It seems that the only constant in the world of digital marketing is the disruption the industry faces every few years. As new technology breaks through and becomes part of our everyday lives, as voice search currently is, businesses must adapt fast, or risk being left behind.

How to Write Killer Headlines

How to Write Killer Headlines

We’re awash with mediocre content. So how can you make your article stand out from the humdrum wave of SEO fodder that has engulfed Internet? Well, a good start is by writing a headline that grabs people by the danglies and refuses to let go until they have read every…last…word.

Your headline is your salesman. Your headline should make people stop in their tracks. Your headline should be irresistible. Your headline should scream ‘C’mon, read me baby!’  Yet very often, after going to great lengths creating an incredible piece of content, we treat the headline as a throwaway afterthought. It’s a common and costly mistake. David Ogilvy sums it up best:

“On the average, five times as many people read the headline as read the body copy. When you have written your headline, you have spent eighty cents out of your dollar.”
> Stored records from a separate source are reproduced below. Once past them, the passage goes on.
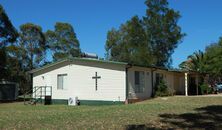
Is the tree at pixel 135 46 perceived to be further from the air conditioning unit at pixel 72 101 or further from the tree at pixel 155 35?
the air conditioning unit at pixel 72 101

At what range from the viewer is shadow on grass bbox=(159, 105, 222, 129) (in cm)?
1210

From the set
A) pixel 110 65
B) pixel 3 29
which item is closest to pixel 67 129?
pixel 110 65

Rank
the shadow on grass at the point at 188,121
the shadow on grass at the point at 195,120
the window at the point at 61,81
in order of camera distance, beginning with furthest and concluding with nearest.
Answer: the window at the point at 61,81
the shadow on grass at the point at 195,120
the shadow on grass at the point at 188,121

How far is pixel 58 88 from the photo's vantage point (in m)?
28.5

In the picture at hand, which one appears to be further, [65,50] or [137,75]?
[65,50]

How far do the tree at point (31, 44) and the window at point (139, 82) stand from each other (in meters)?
31.6

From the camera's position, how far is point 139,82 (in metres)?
25.9

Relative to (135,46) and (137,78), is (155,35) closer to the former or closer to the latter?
(135,46)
So how can you write the headlines that will capture those clicks and boost your conversions? Here are some proven techniques to help you grease the wheels…

1. Clarity beats cleverness

Be clear and effective. Many a copywriter has come unstuck trying to sound clever. Long, rambling or woolly headlines will not persuade anyone to click through. Your headline needs to quickly and concisely tell people what they can expect to find in the content. If you take too long, use obscure language, make a joke or fail to get to the heart of the matter, your target audience is far less likely to engage because they don’t really know what to expect.

Take a look at the title of this article, for example. It gets straight to the point, it promises to solve a problem, and you know exactly what to expect from the content. Simple and effective always wins the day.

2. Start with a working title, then enhance it

If you’re struggling to come up with a headline for a piece of content you’re working on, start with the most basic title you can think of. For this article, that might have been ‘How To Write Good Headlines’. While that’s certainly concise and to the point, it’s not punchy enough to grab anyone by the aforementioned danglies.

Look at ways you can improve the title based on what you already have. Think about who it’s aimed at and try to tailor it specifically to their needs. Try to come up with different ways you can phrase the headline, and always aim to be as specific as possible. So instead of ‘How To Write Good Headlines’, you might end up with, ‘5 Ways To Write Killer Headlines That Convert’. It’s still concise, it’s much catchier, and it’s far less generic than the original effort. Start with a basic outline and build from there to come up with your ideal headline.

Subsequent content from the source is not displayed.